The last time the bail framework was tweaked was in January 2012, when Parliament passed the Statutes (Miscellaneous Amendments) Bill prescribing that no bail would be granted when a person is charged with an offence punishable with death or imprisonment for life.
The recent announcement of a review by the Ministry of Law provides a ripe opportunity for a more comprehensive re-look at the entire system of bail.
In the media and academic writings, less ink has been spilled on the question of bail, compared with issues such as sentencing and the trial process.
The paucity of literature is a pity, because every person who is being investigated and/or charged with a criminal offence will invariably have to grapple with the issue of whether or not bail is offered and, if so, in what amount.
At the heart of any comprehensive review must be an attempt to strike the best balance between the rights of an accused, who is innocent until proven guilty, and the state's interest in securing the accused person's attendance in court.
Additionally, there is a public interest in ensuring that any potential injury to the public, from the possibility that potentially dangerous individuals are set loose upon the public, is minimised.
Understandably, to the extent that bail is discussed in public discourse, it is the latter half of this equation that is more often in the spotlight. Media reports often focus on cases in which accused persons abscond while on bail.
For instance, in the last six months alone, there were four news items on accused persons who had absconded while on bail. High-profile cases involving the issue of abscondment (actual or potential) include that of Singaporean football match-fixer Wilson Raj Perumal, who jumped bail in 2010 over an assault charge, and more recently issues of adequacy of bail relating to Chinese national Yang Yin. In 2013, 122 persons absconded while on bail and, in 2012, the figure was 99.
However, it is equally important that the upcoming bail review give some serious consideration to the question of the right of accused persons to be released on bail pending trial.
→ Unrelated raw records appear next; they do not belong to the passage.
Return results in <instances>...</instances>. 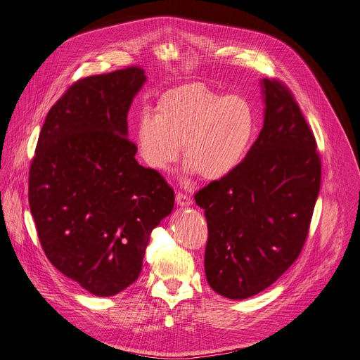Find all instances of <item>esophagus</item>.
Here are the masks:
<instances>
[{"instance_id": "34e87169", "label": "esophagus", "mask_w": 360, "mask_h": 360, "mask_svg": "<svg viewBox=\"0 0 360 360\" xmlns=\"http://www.w3.org/2000/svg\"><path fill=\"white\" fill-rule=\"evenodd\" d=\"M175 200H176V204L178 205H191L193 204V198L190 197V195H186V194H184V193H178L176 194V197H175Z\"/></svg>"}]
</instances>
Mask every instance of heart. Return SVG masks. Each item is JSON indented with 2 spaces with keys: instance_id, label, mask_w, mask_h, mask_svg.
<instances>
[{
  "instance_id": "obj_1",
  "label": "heart",
  "mask_w": 360,
  "mask_h": 360,
  "mask_svg": "<svg viewBox=\"0 0 360 360\" xmlns=\"http://www.w3.org/2000/svg\"><path fill=\"white\" fill-rule=\"evenodd\" d=\"M252 132L254 115L247 101L195 83L163 93L155 115L143 113L137 144L146 165L158 172L178 160L184 144L188 170L205 181H219L242 163Z\"/></svg>"
}]
</instances>
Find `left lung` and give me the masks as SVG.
<instances>
[{
  "instance_id": "left-lung-1",
  "label": "left lung",
  "mask_w": 360,
  "mask_h": 360,
  "mask_svg": "<svg viewBox=\"0 0 360 360\" xmlns=\"http://www.w3.org/2000/svg\"><path fill=\"white\" fill-rule=\"evenodd\" d=\"M264 127L233 172L195 193L209 239V285L247 299L285 273L307 240L321 185L316 141L290 89L262 80Z\"/></svg>"
}]
</instances>
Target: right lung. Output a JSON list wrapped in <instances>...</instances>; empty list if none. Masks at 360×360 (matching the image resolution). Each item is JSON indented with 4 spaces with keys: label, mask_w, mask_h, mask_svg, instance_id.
<instances>
[{
    "label": "right lung",
    "mask_w": 360,
    "mask_h": 360,
    "mask_svg": "<svg viewBox=\"0 0 360 360\" xmlns=\"http://www.w3.org/2000/svg\"><path fill=\"white\" fill-rule=\"evenodd\" d=\"M146 82L141 67L72 83L49 109L29 170V205L52 266L96 296L141 271L150 233L175 193L136 160L127 115Z\"/></svg>",
    "instance_id": "add662e5"
}]
</instances>
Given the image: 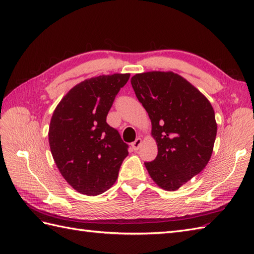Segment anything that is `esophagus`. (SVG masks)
<instances>
[{
	"instance_id": "esophagus-1",
	"label": "esophagus",
	"mask_w": 254,
	"mask_h": 254,
	"mask_svg": "<svg viewBox=\"0 0 254 254\" xmlns=\"http://www.w3.org/2000/svg\"><path fill=\"white\" fill-rule=\"evenodd\" d=\"M141 145H142V138L141 137H137L135 141H134L131 144V146H132L133 150H137L139 148V146H141Z\"/></svg>"
}]
</instances>
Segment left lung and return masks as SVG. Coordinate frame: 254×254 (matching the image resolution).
Listing matches in <instances>:
<instances>
[{
	"instance_id": "1",
	"label": "left lung",
	"mask_w": 254,
	"mask_h": 254,
	"mask_svg": "<svg viewBox=\"0 0 254 254\" xmlns=\"http://www.w3.org/2000/svg\"><path fill=\"white\" fill-rule=\"evenodd\" d=\"M132 87L152 122L158 154L145 163L159 188L176 191L199 174L210 159L217 123L208 99L174 72L135 74Z\"/></svg>"
}]
</instances>
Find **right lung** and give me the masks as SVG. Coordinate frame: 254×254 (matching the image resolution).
Listing matches in <instances>:
<instances>
[{"label": "right lung", "mask_w": 254, "mask_h": 254, "mask_svg": "<svg viewBox=\"0 0 254 254\" xmlns=\"http://www.w3.org/2000/svg\"><path fill=\"white\" fill-rule=\"evenodd\" d=\"M130 74L85 79L59 102L49 126L52 157L62 177L77 192L98 195L118 179L127 144L106 122L117 94Z\"/></svg>", "instance_id": "obj_1"}]
</instances>
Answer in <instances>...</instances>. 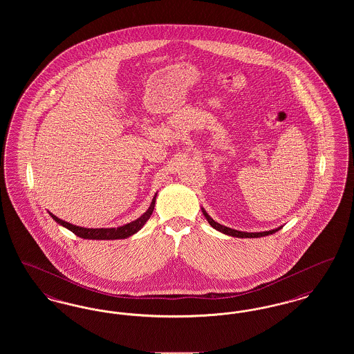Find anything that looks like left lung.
Returning a JSON list of instances; mask_svg holds the SVG:
<instances>
[{
    "instance_id": "left-lung-1",
    "label": "left lung",
    "mask_w": 354,
    "mask_h": 354,
    "mask_svg": "<svg viewBox=\"0 0 354 354\" xmlns=\"http://www.w3.org/2000/svg\"><path fill=\"white\" fill-rule=\"evenodd\" d=\"M203 215L205 216V219L208 220V223L215 228V230H218L220 232H223V234H225V235L230 236H235V237H261V236H268L272 235V234H274V232H277L280 228H276V230H272V231H266V232H241V231H236V230H232V228H228V227H225V225H221L219 223H216L215 220L212 219L205 211H204V208H202Z\"/></svg>"
}]
</instances>
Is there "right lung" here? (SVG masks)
<instances>
[{"instance_id": "obj_1", "label": "right lung", "mask_w": 354, "mask_h": 354, "mask_svg": "<svg viewBox=\"0 0 354 354\" xmlns=\"http://www.w3.org/2000/svg\"><path fill=\"white\" fill-rule=\"evenodd\" d=\"M155 199H156V195L152 198L151 204L149 207V209L138 219L126 224V225H122L118 228H84V227H77V225H73L68 221H64V220L58 219L55 215L50 214L51 218L55 220L58 224L66 227L68 230H70L73 234H75L82 239H91V240H117V239H126L129 236L134 235L136 234L147 220L150 219L151 216L152 211H153V207H155Z\"/></svg>"}]
</instances>
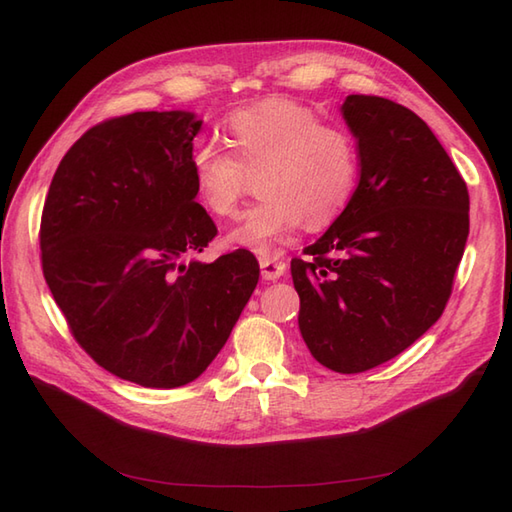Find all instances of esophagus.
<instances>
[{
    "label": "esophagus",
    "instance_id": "34e87169",
    "mask_svg": "<svg viewBox=\"0 0 512 512\" xmlns=\"http://www.w3.org/2000/svg\"><path fill=\"white\" fill-rule=\"evenodd\" d=\"M259 266H262V277L268 281H275L286 273V262H281L277 255H262Z\"/></svg>",
    "mask_w": 512,
    "mask_h": 512
}]
</instances>
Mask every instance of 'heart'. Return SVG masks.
<instances>
[{
  "label": "heart",
  "instance_id": "b5f03b06",
  "mask_svg": "<svg viewBox=\"0 0 512 512\" xmlns=\"http://www.w3.org/2000/svg\"><path fill=\"white\" fill-rule=\"evenodd\" d=\"M228 145H204L193 156V180L202 204L233 217L259 172L262 200L246 211L231 242L268 250L303 222L323 228L343 213L358 180V149L343 127L321 123L310 107L266 99L228 118Z\"/></svg>",
  "mask_w": 512,
  "mask_h": 512
}]
</instances>
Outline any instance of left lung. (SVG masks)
<instances>
[{
	"label": "left lung",
	"instance_id": "1",
	"mask_svg": "<svg viewBox=\"0 0 512 512\" xmlns=\"http://www.w3.org/2000/svg\"><path fill=\"white\" fill-rule=\"evenodd\" d=\"M341 112L361 178L328 231L292 257L290 273L310 354L332 372L361 374L442 317L469 237V189L405 105L350 94Z\"/></svg>",
	"mask_w": 512,
	"mask_h": 512
}]
</instances>
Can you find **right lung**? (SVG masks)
Masks as SVG:
<instances>
[{
  "label": "right lung",
  "mask_w": 512,
  "mask_h": 512,
  "mask_svg": "<svg viewBox=\"0 0 512 512\" xmlns=\"http://www.w3.org/2000/svg\"><path fill=\"white\" fill-rule=\"evenodd\" d=\"M191 112H134L90 127L43 202L41 268L85 354L129 383H191L222 350L259 281L246 248L189 259L217 226L195 202Z\"/></svg>",
  "instance_id": "right-lung-1"
}]
</instances>
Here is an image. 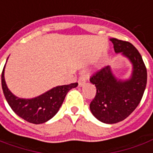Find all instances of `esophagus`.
Returning a JSON list of instances; mask_svg holds the SVG:
<instances>
[{"label":"esophagus","mask_w":153,"mask_h":153,"mask_svg":"<svg viewBox=\"0 0 153 153\" xmlns=\"http://www.w3.org/2000/svg\"><path fill=\"white\" fill-rule=\"evenodd\" d=\"M86 79H87V78L84 75H82L79 78V80H78V83H79V86H83V85H85V82H86Z\"/></svg>","instance_id":"34e87169"}]
</instances>
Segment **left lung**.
<instances>
[{"label": "left lung", "mask_w": 153, "mask_h": 153, "mask_svg": "<svg viewBox=\"0 0 153 153\" xmlns=\"http://www.w3.org/2000/svg\"><path fill=\"white\" fill-rule=\"evenodd\" d=\"M116 53L121 54L132 64L129 79H116L111 66H105L90 77L96 87V94L90 105V111L100 121L115 124L128 117L141 102L146 89L147 74L140 53L129 42L110 39Z\"/></svg>", "instance_id": "8db88e82"}]
</instances>
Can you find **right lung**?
<instances>
[{"mask_svg": "<svg viewBox=\"0 0 153 153\" xmlns=\"http://www.w3.org/2000/svg\"><path fill=\"white\" fill-rule=\"evenodd\" d=\"M5 66L1 74V86L6 100L17 116L30 123L42 124L53 118L59 111L68 91L78 86V83L60 85L35 98H19L7 88L4 77Z\"/></svg>", "mask_w": 153, "mask_h": 153, "instance_id": "add662e5", "label": "right lung"}]
</instances>
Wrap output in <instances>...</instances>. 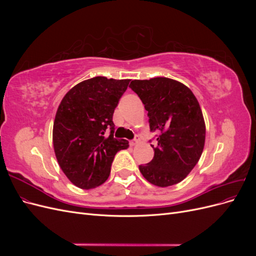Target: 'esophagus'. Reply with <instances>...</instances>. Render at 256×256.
I'll return each mask as SVG.
<instances>
[{
	"instance_id": "obj_1",
	"label": "esophagus",
	"mask_w": 256,
	"mask_h": 256,
	"mask_svg": "<svg viewBox=\"0 0 256 256\" xmlns=\"http://www.w3.org/2000/svg\"><path fill=\"white\" fill-rule=\"evenodd\" d=\"M138 142H140V140H138V138L136 136L134 140H132V141H130V146H136Z\"/></svg>"
}]
</instances>
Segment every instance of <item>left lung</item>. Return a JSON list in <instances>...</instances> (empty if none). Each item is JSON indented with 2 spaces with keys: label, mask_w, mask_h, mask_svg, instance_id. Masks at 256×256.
I'll return each instance as SVG.
<instances>
[{
  "label": "left lung",
  "mask_w": 256,
  "mask_h": 256,
  "mask_svg": "<svg viewBox=\"0 0 256 256\" xmlns=\"http://www.w3.org/2000/svg\"><path fill=\"white\" fill-rule=\"evenodd\" d=\"M129 88L148 111L150 130L161 131L157 144L152 145V160L138 170L158 187L180 182L198 162L205 145L206 126L196 97L182 82L164 76L134 80Z\"/></svg>",
  "instance_id": "1"
}]
</instances>
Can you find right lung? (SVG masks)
<instances>
[{
  "label": "right lung",
  "mask_w": 256,
  "mask_h": 256,
  "mask_svg": "<svg viewBox=\"0 0 256 256\" xmlns=\"http://www.w3.org/2000/svg\"><path fill=\"white\" fill-rule=\"evenodd\" d=\"M129 82L95 76L74 85L62 99L53 122V148L62 171L76 187L102 184L116 152L129 146L127 140L113 138L112 120Z\"/></svg>",
  "instance_id": "obj_1"
}]
</instances>
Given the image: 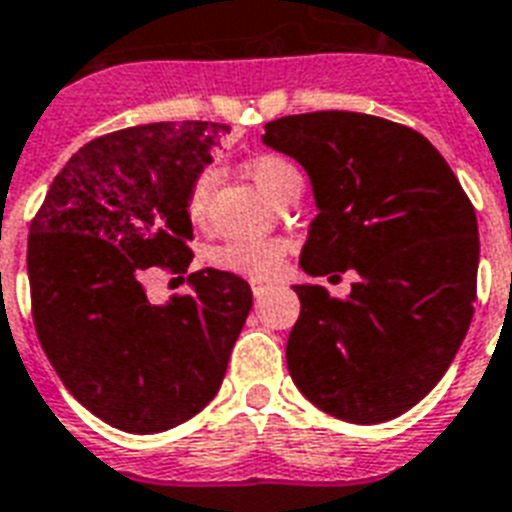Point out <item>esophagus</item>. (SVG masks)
I'll use <instances>...</instances> for the list:
<instances>
[{
    "instance_id": "esophagus-1",
    "label": "esophagus",
    "mask_w": 512,
    "mask_h": 512,
    "mask_svg": "<svg viewBox=\"0 0 512 512\" xmlns=\"http://www.w3.org/2000/svg\"><path fill=\"white\" fill-rule=\"evenodd\" d=\"M251 290H253V295H256V298H261V295H264L266 290H269V282L251 280Z\"/></svg>"
}]
</instances>
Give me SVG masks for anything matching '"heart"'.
<instances>
[{
	"instance_id": "b5f03b06",
	"label": "heart",
	"mask_w": 512,
	"mask_h": 512,
	"mask_svg": "<svg viewBox=\"0 0 512 512\" xmlns=\"http://www.w3.org/2000/svg\"><path fill=\"white\" fill-rule=\"evenodd\" d=\"M246 170L253 183L259 185L266 196L277 201V204L285 196H290L293 190H301L303 185L301 170L282 154L253 156ZM217 180V167H204L193 177L188 196H185V209H188V217L193 222H201L206 217ZM287 253H290V243L282 238H235L211 251V264L219 266V269H227V272L246 274L253 280H269V277L280 272Z\"/></svg>"
}]
</instances>
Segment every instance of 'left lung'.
Here are the masks:
<instances>
[{"mask_svg":"<svg viewBox=\"0 0 512 512\" xmlns=\"http://www.w3.org/2000/svg\"><path fill=\"white\" fill-rule=\"evenodd\" d=\"M261 138L314 185L303 272H358L348 298L295 285L290 377L329 416L390 421L432 392L474 319V204L424 135L384 117L290 114L266 122Z\"/></svg>","mask_w":512,"mask_h":512,"instance_id":"obj_1","label":"left lung"}]
</instances>
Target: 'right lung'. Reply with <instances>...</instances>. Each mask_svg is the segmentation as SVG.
Wrapping results in <instances>:
<instances>
[{
	"label": "right lung",
	"instance_id": "right-lung-1",
	"mask_svg": "<svg viewBox=\"0 0 512 512\" xmlns=\"http://www.w3.org/2000/svg\"><path fill=\"white\" fill-rule=\"evenodd\" d=\"M219 122H151L94 138L54 177L28 235L36 335L62 384L130 434L204 411L253 306L238 274L190 272L188 295L154 306L141 274H185V196L211 162Z\"/></svg>",
	"mask_w": 512,
	"mask_h": 512
}]
</instances>
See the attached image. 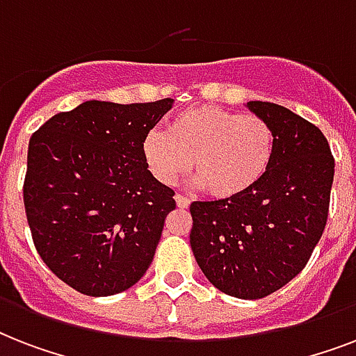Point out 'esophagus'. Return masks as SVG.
<instances>
[{
	"label": "esophagus",
	"instance_id": "1",
	"mask_svg": "<svg viewBox=\"0 0 356 356\" xmlns=\"http://www.w3.org/2000/svg\"><path fill=\"white\" fill-rule=\"evenodd\" d=\"M175 203H177L179 209H188L190 197H186V195H183V194H177L175 195Z\"/></svg>",
	"mask_w": 356,
	"mask_h": 356
}]
</instances>
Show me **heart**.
Returning a JSON list of instances; mask_svg holds the SVG:
<instances>
[{
  "instance_id": "obj_1",
  "label": "heart",
  "mask_w": 356,
  "mask_h": 356,
  "mask_svg": "<svg viewBox=\"0 0 356 356\" xmlns=\"http://www.w3.org/2000/svg\"><path fill=\"white\" fill-rule=\"evenodd\" d=\"M275 144L273 127L257 114L200 105L173 116L166 134H145L142 156L151 175L164 184L183 177L194 161L195 179L207 194L233 200L262 181Z\"/></svg>"
}]
</instances>
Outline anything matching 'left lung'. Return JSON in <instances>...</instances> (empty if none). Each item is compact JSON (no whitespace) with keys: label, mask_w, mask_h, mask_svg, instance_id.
<instances>
[{"label":"left lung","mask_w":356,"mask_h":356,"mask_svg":"<svg viewBox=\"0 0 356 356\" xmlns=\"http://www.w3.org/2000/svg\"><path fill=\"white\" fill-rule=\"evenodd\" d=\"M248 107L275 131L262 181L233 200L194 201L190 245L201 271L227 296L260 299L290 282L320 242L334 156L314 123L270 102Z\"/></svg>","instance_id":"8db88e82"}]
</instances>
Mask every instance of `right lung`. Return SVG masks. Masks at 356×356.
<instances>
[{"label":"right lung","mask_w":356,"mask_h":356,"mask_svg":"<svg viewBox=\"0 0 356 356\" xmlns=\"http://www.w3.org/2000/svg\"><path fill=\"white\" fill-rule=\"evenodd\" d=\"M172 99L85 102L47 120L29 140L25 216L55 275L94 298L123 292L149 268L175 209L142 156V140Z\"/></svg>","instance_id":"obj_1"}]
</instances>
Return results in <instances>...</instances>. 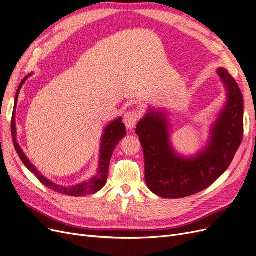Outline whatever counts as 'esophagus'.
<instances>
[{"instance_id": "1", "label": "esophagus", "mask_w": 256, "mask_h": 256, "mask_svg": "<svg viewBox=\"0 0 256 256\" xmlns=\"http://www.w3.org/2000/svg\"><path fill=\"white\" fill-rule=\"evenodd\" d=\"M141 117V112L139 110H130L126 112L124 118H123V122L126 126L128 128L133 130L136 126V123L139 121Z\"/></svg>"}]
</instances>
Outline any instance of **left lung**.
Segmentation results:
<instances>
[{
	"label": "left lung",
	"instance_id": "left-lung-1",
	"mask_svg": "<svg viewBox=\"0 0 256 256\" xmlns=\"http://www.w3.org/2000/svg\"><path fill=\"white\" fill-rule=\"evenodd\" d=\"M217 74L226 88V104L214 123L209 144L196 156L177 155L170 142L166 116L150 110L136 128L144 155L146 182L164 198H182L204 191L229 168L244 134V98L224 68Z\"/></svg>",
	"mask_w": 256,
	"mask_h": 256
}]
</instances>
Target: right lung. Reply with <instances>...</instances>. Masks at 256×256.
I'll return each mask as SVG.
<instances>
[{"label":"right lung","mask_w":256,"mask_h":256,"mask_svg":"<svg viewBox=\"0 0 256 256\" xmlns=\"http://www.w3.org/2000/svg\"><path fill=\"white\" fill-rule=\"evenodd\" d=\"M30 76H32V74H27L26 77L22 80L20 85H18L16 94V98H14V106L12 118V135L14 148L16 150L18 157H20V159L22 160L24 166L38 177V179L41 182V184H43L47 188H50V190H52L54 192H58V193L64 194V195H68V196H83V195H90V194L97 193L106 184L110 162L112 155L114 153V150H115L119 141L126 134V126L122 123V119L119 117L116 120H114L106 128V130H104V134L101 139V146H100L99 168H98V172H97L96 176H94L88 182H84L82 184L72 186H62L59 184H56L52 182L50 180H48L47 178H45L32 166V164L30 162V160H28V158L26 157V155L23 152V150L21 148L20 146H18V141H16V104H18V94H20L21 88L23 86V84L28 79V77H30Z\"/></svg>","instance_id":"add662e5"}]
</instances>
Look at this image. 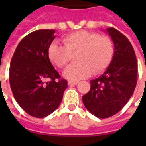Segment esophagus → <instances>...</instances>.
Wrapping results in <instances>:
<instances>
[{
  "instance_id": "34e87169",
  "label": "esophagus",
  "mask_w": 146,
  "mask_h": 146,
  "mask_svg": "<svg viewBox=\"0 0 146 146\" xmlns=\"http://www.w3.org/2000/svg\"><path fill=\"white\" fill-rule=\"evenodd\" d=\"M77 84H78V81H68V85H75Z\"/></svg>"
}]
</instances>
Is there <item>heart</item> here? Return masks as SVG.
<instances>
[{
  "instance_id": "b5f03b06",
  "label": "heart",
  "mask_w": 146,
  "mask_h": 146,
  "mask_svg": "<svg viewBox=\"0 0 146 146\" xmlns=\"http://www.w3.org/2000/svg\"><path fill=\"white\" fill-rule=\"evenodd\" d=\"M64 45L52 43L48 48L51 62L59 68H64L71 61V54H76L78 63L70 66L64 71V76L71 80L85 79L93 72L98 75L110 64L114 54L113 40L97 32L80 30L62 38Z\"/></svg>"
}]
</instances>
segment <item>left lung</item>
<instances>
[{
	"label": "left lung",
	"mask_w": 146,
	"mask_h": 146,
	"mask_svg": "<svg viewBox=\"0 0 146 146\" xmlns=\"http://www.w3.org/2000/svg\"><path fill=\"white\" fill-rule=\"evenodd\" d=\"M106 31L111 37L115 54L106 70L90 81V90L82 97L87 110L106 119L116 115L131 98L137 81V61L132 44L114 27Z\"/></svg>",
	"instance_id": "1"
}]
</instances>
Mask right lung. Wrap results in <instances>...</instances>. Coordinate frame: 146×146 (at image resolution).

Article 9 of the Constitution guarantees the right of liberty of the person, and the presumption of innocence is accepted without question in our criminal cases as the "golden thread" that binds this corpus of law.
The practical impact of the availability of bail to accused persons is significant.
The last publicly available statistics on this were cited in a 2005 article by then Assistant Registrar of the Supreme Court Low Siew Ling, which showed that of 13,436 cases in which bail was granted in 2004, only 5,734 persons availed themselves of bail. The remaining 7,702 persons (57.3 per cent) were presumably unable to raise the bail amounts. Unless the statistics have been reduced dramatically in the intervening decade, such numbers are a cause for concern.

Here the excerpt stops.